In 1983 Forgione opened An American Place on Manhattan's Upper East Side (it has since relocated to posh Park Avenue). In 1991 he also took over the nation's oldest tavern, the Beekman Arms, situated in New York's verdant Hudson Valley. And in January he opened his third restaurant, in the Jockey Club on Biscayne Boulevard. To run this latest venture, he brought along executive chef Melissa Kelly, who has worked with Forgione for the past five years since graduating first in her class from the Culinary Institute of America. Together they have devised a downhome menu, albeit one that is still being fine-tuned and that ranges a bit farther afield than one might expect from such a purely "American" sage (dolphin is labeled mahi-mahi, for example, and offered escabeche-style).
With this appealing simplicity comes a bonus: renewed inspiration to dine, and to dine well. An American Place is one of the few restaurants I can visit when I'm not hungry and still manage to consume a three-course meal. Not that one has to A what used to be the Jockey Club's private dining room is now a spacious, 350-seat restaurant in-the-round, plus a casual lounge, a dockside bar, and a banquet room. A curious mixture of dignified elegance (a carpet that rivals the amply arrayed plants for greenery); stuffy exclusivity (a word to the guard at the gate on Biscayne lets you through); riveting architecture (a stunning trompe l'oeil ceiling, the dome all palm fronds and terra cotta rooftops); joie de vivre (china imprinted with seashells and sailboats); and lounge-lizard entertainment (an untalented vocalist completely at odds with the atmosphere) allows you to order a dense devil's-food cake for dinner if you so desire, as I noticed one patron doing, without a single staff member lifting a well-trained eyebrow.

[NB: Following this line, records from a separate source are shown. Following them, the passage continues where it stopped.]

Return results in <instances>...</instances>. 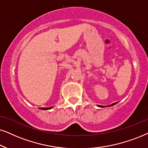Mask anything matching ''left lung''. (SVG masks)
Wrapping results in <instances>:
<instances>
[{
  "mask_svg": "<svg viewBox=\"0 0 148 148\" xmlns=\"http://www.w3.org/2000/svg\"><path fill=\"white\" fill-rule=\"evenodd\" d=\"M116 103H113V104H111V105L110 106H113V105H115ZM98 106H100V107H105V106H100V105H99Z\"/></svg>",
  "mask_w": 148,
  "mask_h": 148,
  "instance_id": "1",
  "label": "left lung"
}]
</instances>
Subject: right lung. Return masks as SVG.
Returning <instances> with one entry per match:
<instances>
[{
	"mask_svg": "<svg viewBox=\"0 0 148 148\" xmlns=\"http://www.w3.org/2000/svg\"><path fill=\"white\" fill-rule=\"evenodd\" d=\"M52 107H49V108H41V109H43V110H48V109H50V108H52Z\"/></svg>",
	"mask_w": 148,
	"mask_h": 148,
	"instance_id": "right-lung-1",
	"label": "right lung"
}]
</instances>
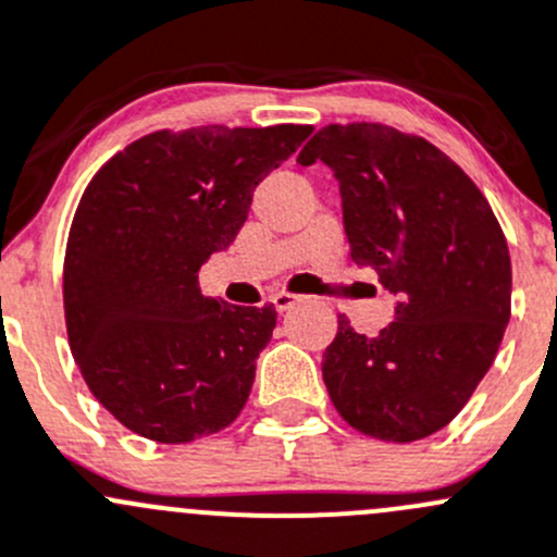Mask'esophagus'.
Instances as JSON below:
<instances>
[{"label":"esophagus","instance_id":"obj_1","mask_svg":"<svg viewBox=\"0 0 557 557\" xmlns=\"http://www.w3.org/2000/svg\"><path fill=\"white\" fill-rule=\"evenodd\" d=\"M299 301H301V296L285 294V290H277V294L272 296V305H274V310H277V312H288L290 307L299 305Z\"/></svg>","mask_w":557,"mask_h":557}]
</instances>
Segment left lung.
Returning <instances> with one entry per match:
<instances>
[{"mask_svg": "<svg viewBox=\"0 0 557 557\" xmlns=\"http://www.w3.org/2000/svg\"><path fill=\"white\" fill-rule=\"evenodd\" d=\"M332 169L356 267L397 296L375 337L339 315L321 370L350 428L394 444L455 419L511 315V258L487 198L441 149L386 124H329L296 163Z\"/></svg>", "mask_w": 557, "mask_h": 557, "instance_id": "obj_1", "label": "left lung"}]
</instances>
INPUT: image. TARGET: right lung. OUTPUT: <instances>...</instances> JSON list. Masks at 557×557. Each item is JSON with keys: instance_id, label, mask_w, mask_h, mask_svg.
<instances>
[{"instance_id": "1", "label": "right lung", "mask_w": 557, "mask_h": 557, "mask_svg": "<svg viewBox=\"0 0 557 557\" xmlns=\"http://www.w3.org/2000/svg\"><path fill=\"white\" fill-rule=\"evenodd\" d=\"M310 133L160 129L89 182L64 252V321L86 386L127 430L190 444L245 408L277 312L203 296L198 269L234 245L256 187Z\"/></svg>"}]
</instances>
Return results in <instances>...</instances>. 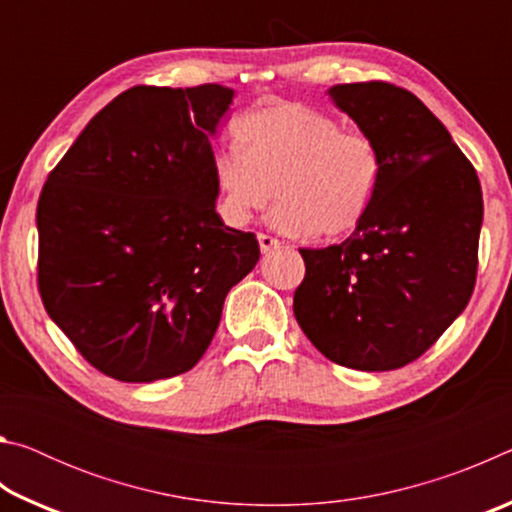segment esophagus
<instances>
[{
    "label": "esophagus",
    "mask_w": 512,
    "mask_h": 512,
    "mask_svg": "<svg viewBox=\"0 0 512 512\" xmlns=\"http://www.w3.org/2000/svg\"><path fill=\"white\" fill-rule=\"evenodd\" d=\"M257 241H259V248H262V253L266 255V253H271V250H277L282 246V241L280 239H275V237H271V235H264V232H259L257 235Z\"/></svg>",
    "instance_id": "1"
}]
</instances>
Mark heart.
<instances>
[{
	"mask_svg": "<svg viewBox=\"0 0 512 512\" xmlns=\"http://www.w3.org/2000/svg\"><path fill=\"white\" fill-rule=\"evenodd\" d=\"M237 146L214 158L219 212L246 225L277 196L271 223L296 237H345L375 207L384 158L363 131H345L327 112L305 103H275L235 121Z\"/></svg>",
	"mask_w": 512,
	"mask_h": 512,
	"instance_id": "heart-1",
	"label": "heart"
}]
</instances>
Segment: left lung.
<instances>
[{"label":"left lung","mask_w":512,"mask_h":512,"mask_svg":"<svg viewBox=\"0 0 512 512\" xmlns=\"http://www.w3.org/2000/svg\"><path fill=\"white\" fill-rule=\"evenodd\" d=\"M329 97L377 142L384 178L368 219L343 244L300 248L305 280L293 314L329 361L395 370L422 357L472 298L481 183L409 90L343 83Z\"/></svg>","instance_id":"obj_1"}]
</instances>
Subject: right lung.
<instances>
[{
    "label": "right lung",
    "instance_id": "right-lung-1",
    "mask_svg": "<svg viewBox=\"0 0 512 512\" xmlns=\"http://www.w3.org/2000/svg\"><path fill=\"white\" fill-rule=\"evenodd\" d=\"M235 92L135 85L99 110L42 187L38 291L51 320L103 375H183L253 271V232L216 214L210 137Z\"/></svg>",
    "mask_w": 512,
    "mask_h": 512
}]
</instances>
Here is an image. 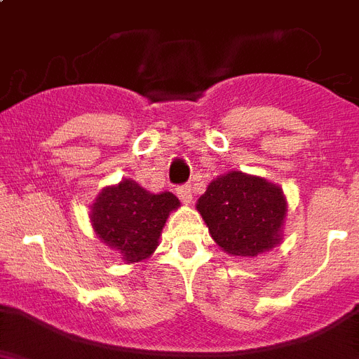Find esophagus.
<instances>
[{
    "mask_svg": "<svg viewBox=\"0 0 359 359\" xmlns=\"http://www.w3.org/2000/svg\"><path fill=\"white\" fill-rule=\"evenodd\" d=\"M177 195H179V198L184 204H189L191 201H194V197H191V188H189L188 184L177 186Z\"/></svg>",
    "mask_w": 359,
    "mask_h": 359,
    "instance_id": "1",
    "label": "esophagus"
}]
</instances>
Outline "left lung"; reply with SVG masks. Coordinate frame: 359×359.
Returning <instances> with one entry per match:
<instances>
[{
	"label": "left lung",
	"mask_w": 359,
	"mask_h": 359,
	"mask_svg": "<svg viewBox=\"0 0 359 359\" xmlns=\"http://www.w3.org/2000/svg\"><path fill=\"white\" fill-rule=\"evenodd\" d=\"M197 210L226 254L255 257L283 239L287 198L279 186L261 177L243 171L217 177L197 201Z\"/></svg>",
	"instance_id": "obj_1"
}]
</instances>
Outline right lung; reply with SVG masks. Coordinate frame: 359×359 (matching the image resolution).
I'll return each mask as SVG.
<instances>
[{
    "label": "right lung",
    "instance_id": "obj_1",
    "mask_svg": "<svg viewBox=\"0 0 359 359\" xmlns=\"http://www.w3.org/2000/svg\"><path fill=\"white\" fill-rule=\"evenodd\" d=\"M180 206L170 191L149 194L131 179L107 186L91 206V222L102 243L126 263L144 261L155 252L168 217Z\"/></svg>",
    "mask_w": 359,
    "mask_h": 359
}]
</instances>
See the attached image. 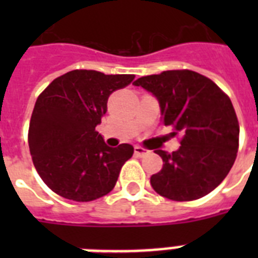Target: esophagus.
<instances>
[{
  "instance_id": "obj_1",
  "label": "esophagus",
  "mask_w": 258,
  "mask_h": 258,
  "mask_svg": "<svg viewBox=\"0 0 258 258\" xmlns=\"http://www.w3.org/2000/svg\"><path fill=\"white\" fill-rule=\"evenodd\" d=\"M134 153L137 157H145L147 154H150V150L145 149V147H141V146H135L134 147Z\"/></svg>"
}]
</instances>
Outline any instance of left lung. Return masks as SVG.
Wrapping results in <instances>:
<instances>
[{
    "label": "left lung",
    "instance_id": "obj_1",
    "mask_svg": "<svg viewBox=\"0 0 258 258\" xmlns=\"http://www.w3.org/2000/svg\"><path fill=\"white\" fill-rule=\"evenodd\" d=\"M159 100L163 124L172 137L182 134L180 147L161 155V171L150 178L159 196L194 201L213 191L236 161L240 124L226 93L204 75L188 70L163 71L134 83Z\"/></svg>",
    "mask_w": 258,
    "mask_h": 258
}]
</instances>
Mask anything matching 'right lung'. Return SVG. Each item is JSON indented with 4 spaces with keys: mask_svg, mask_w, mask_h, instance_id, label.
I'll return each instance as SVG.
<instances>
[{
    "mask_svg": "<svg viewBox=\"0 0 258 258\" xmlns=\"http://www.w3.org/2000/svg\"><path fill=\"white\" fill-rule=\"evenodd\" d=\"M134 75L75 70L58 76L36 100L28 142L33 165L48 187L67 200L89 202L108 194L134 147H108L95 127L109 95Z\"/></svg>",
    "mask_w": 258,
    "mask_h": 258,
    "instance_id": "1",
    "label": "right lung"
}]
</instances>
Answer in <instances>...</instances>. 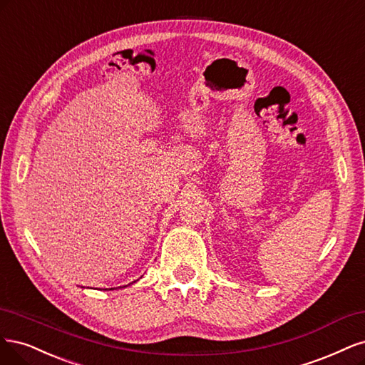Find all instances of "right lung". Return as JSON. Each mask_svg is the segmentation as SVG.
Returning a JSON list of instances; mask_svg holds the SVG:
<instances>
[{
  "label": "right lung",
  "mask_w": 365,
  "mask_h": 365,
  "mask_svg": "<svg viewBox=\"0 0 365 365\" xmlns=\"http://www.w3.org/2000/svg\"><path fill=\"white\" fill-rule=\"evenodd\" d=\"M120 288H121V287H120ZM110 289H115V288H110Z\"/></svg>",
  "instance_id": "1"
}]
</instances>
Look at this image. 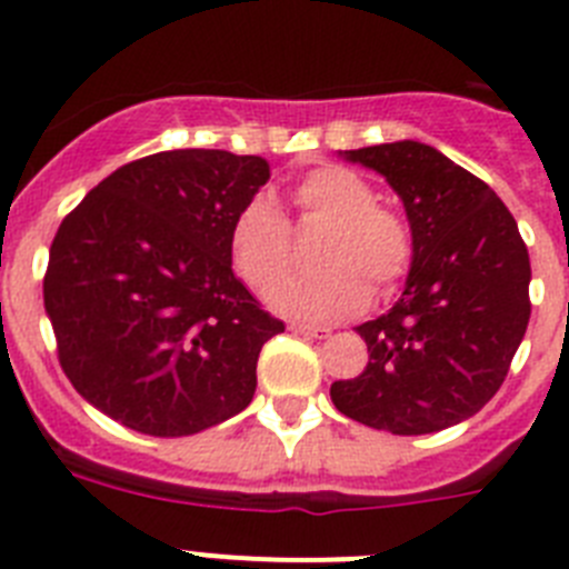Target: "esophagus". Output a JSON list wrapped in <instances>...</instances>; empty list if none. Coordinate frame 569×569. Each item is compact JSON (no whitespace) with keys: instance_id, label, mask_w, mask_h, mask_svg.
I'll return each mask as SVG.
<instances>
[{"instance_id":"esophagus-1","label":"esophagus","mask_w":569,"mask_h":569,"mask_svg":"<svg viewBox=\"0 0 569 569\" xmlns=\"http://www.w3.org/2000/svg\"><path fill=\"white\" fill-rule=\"evenodd\" d=\"M290 333L305 336V339H330V333H333V330L316 328V325H299V321H293V325H290Z\"/></svg>"}]
</instances>
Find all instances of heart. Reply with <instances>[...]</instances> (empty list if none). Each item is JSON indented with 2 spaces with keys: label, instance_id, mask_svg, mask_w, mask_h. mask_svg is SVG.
<instances>
[{
  "label": "heart",
  "instance_id": "1",
  "mask_svg": "<svg viewBox=\"0 0 569 569\" xmlns=\"http://www.w3.org/2000/svg\"><path fill=\"white\" fill-rule=\"evenodd\" d=\"M301 210L330 224L319 248L325 268L288 273L268 288L270 308L310 321L359 313L379 290L393 288L413 261V236L393 210L376 204L373 188L353 170L325 164L296 182ZM290 230L268 196H253L230 228V259L250 288H264L288 261Z\"/></svg>",
  "mask_w": 569,
  "mask_h": 569
}]
</instances>
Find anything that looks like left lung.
<instances>
[{
	"label": "left lung",
	"instance_id": "1",
	"mask_svg": "<svg viewBox=\"0 0 569 569\" xmlns=\"http://www.w3.org/2000/svg\"><path fill=\"white\" fill-rule=\"evenodd\" d=\"M376 170L405 204L413 261L401 299L359 325L370 361L333 381L347 419L396 436L436 433L496 396L530 321V256L490 184L430 144L339 150Z\"/></svg>",
	"mask_w": 569,
	"mask_h": 569
}]
</instances>
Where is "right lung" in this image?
I'll return each instance as SVG.
<instances>
[{"mask_svg":"<svg viewBox=\"0 0 569 569\" xmlns=\"http://www.w3.org/2000/svg\"><path fill=\"white\" fill-rule=\"evenodd\" d=\"M268 179L261 156L162 150L64 216L44 313L84 401L159 439L202 433L253 401L261 345L284 325L236 279L230 228Z\"/></svg>","mask_w":569,"mask_h":569,"instance_id":"1","label":"right lung"}]
</instances>
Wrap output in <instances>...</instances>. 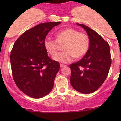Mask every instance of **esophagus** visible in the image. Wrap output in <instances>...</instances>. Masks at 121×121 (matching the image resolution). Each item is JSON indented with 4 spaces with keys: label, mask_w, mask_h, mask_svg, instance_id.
I'll use <instances>...</instances> for the list:
<instances>
[{
    "label": "esophagus",
    "mask_w": 121,
    "mask_h": 121,
    "mask_svg": "<svg viewBox=\"0 0 121 121\" xmlns=\"http://www.w3.org/2000/svg\"><path fill=\"white\" fill-rule=\"evenodd\" d=\"M60 66L61 68H62V67H65V64H60Z\"/></svg>",
    "instance_id": "34e87169"
}]
</instances>
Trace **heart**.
<instances>
[{
    "label": "heart",
    "mask_w": 121,
    "mask_h": 121,
    "mask_svg": "<svg viewBox=\"0 0 121 121\" xmlns=\"http://www.w3.org/2000/svg\"><path fill=\"white\" fill-rule=\"evenodd\" d=\"M64 52L59 53L53 57L54 60L63 63H69L74 58H80L86 54L90 48L88 36L84 32L68 28L56 33V40L47 37L44 41V46L47 53L54 56L59 48V44H63Z\"/></svg>",
    "instance_id": "b5f03b06"
}]
</instances>
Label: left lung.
<instances>
[{"mask_svg": "<svg viewBox=\"0 0 121 121\" xmlns=\"http://www.w3.org/2000/svg\"><path fill=\"white\" fill-rule=\"evenodd\" d=\"M90 38V48L82 59L69 65L70 82L76 91L87 94L97 90L108 76L111 65L110 47L96 31L82 24Z\"/></svg>", "mask_w": 121, "mask_h": 121, "instance_id": "left-lung-1", "label": "left lung"}]
</instances>
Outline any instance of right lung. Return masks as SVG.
<instances>
[{"instance_id":"obj_1","label":"right lung","mask_w":121,"mask_h":121,"mask_svg":"<svg viewBox=\"0 0 121 121\" xmlns=\"http://www.w3.org/2000/svg\"><path fill=\"white\" fill-rule=\"evenodd\" d=\"M60 23H40L27 30L17 39L11 51L10 59L14 82L31 98L44 97L54 86L60 64L47 56L44 41L49 31Z\"/></svg>"}]
</instances>
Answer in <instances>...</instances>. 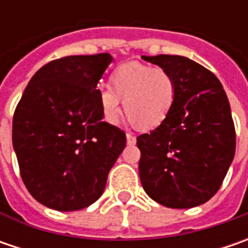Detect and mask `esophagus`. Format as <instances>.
Wrapping results in <instances>:
<instances>
[{
	"mask_svg": "<svg viewBox=\"0 0 248 248\" xmlns=\"http://www.w3.org/2000/svg\"><path fill=\"white\" fill-rule=\"evenodd\" d=\"M127 143H128V145H135V143H137V137L132 135L131 132H128V134H127Z\"/></svg>",
	"mask_w": 248,
	"mask_h": 248,
	"instance_id": "34e87169",
	"label": "esophagus"
}]
</instances>
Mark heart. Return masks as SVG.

The menu accommodates economy with a choice of four wood-oven pizzas, upgrades with Florida-fresh snapper, shrimp, and lobster, and goes unabashedly first-class with roast rack of lamb, grilled veal chop, and prime New York sirloin steak. No matter which way you opt to travel, at An American Place, you will surely fly.
Oysters, baked on a bed of sleek creamed spinach and topped with bread crumbs and a rich champagne-chive sauce, are priced at a rather steep $2.25 each, but the excellent preparation, served a la raw bar on rock salt (not to mention the novelty of being able to order just one), makes it a worthwhile appetite teaser.
Steamed white-water clams in a savory broth compose another, more delicate way to begin a meal. Grilled fennel sharpened the flavor of the clams without overwhelming them, while roasted garlic added a lingering nutty taste. Also notable was a rock shrimp gumbo (one of the few nonregional menu entries) that was offered as a special one evening, a huge bowlful of tightly curled shrimp mixed with okra and risotto in a spicy stock. Hearts of romaine salad is another attractive option, a layout of individual leaves topped by sliced fresh hearts of palm and a mildly pungent mustard vinaigrette. Seared yellowfin tuna carpaccio also comes with a salad, this one of deep-fried tobacco onion slices. Though the carpaccio, dressed in a pure chili oil, was paper-thin perfection, the onions detracted from it, too heavy and flavorless to be tolerated by the tuna.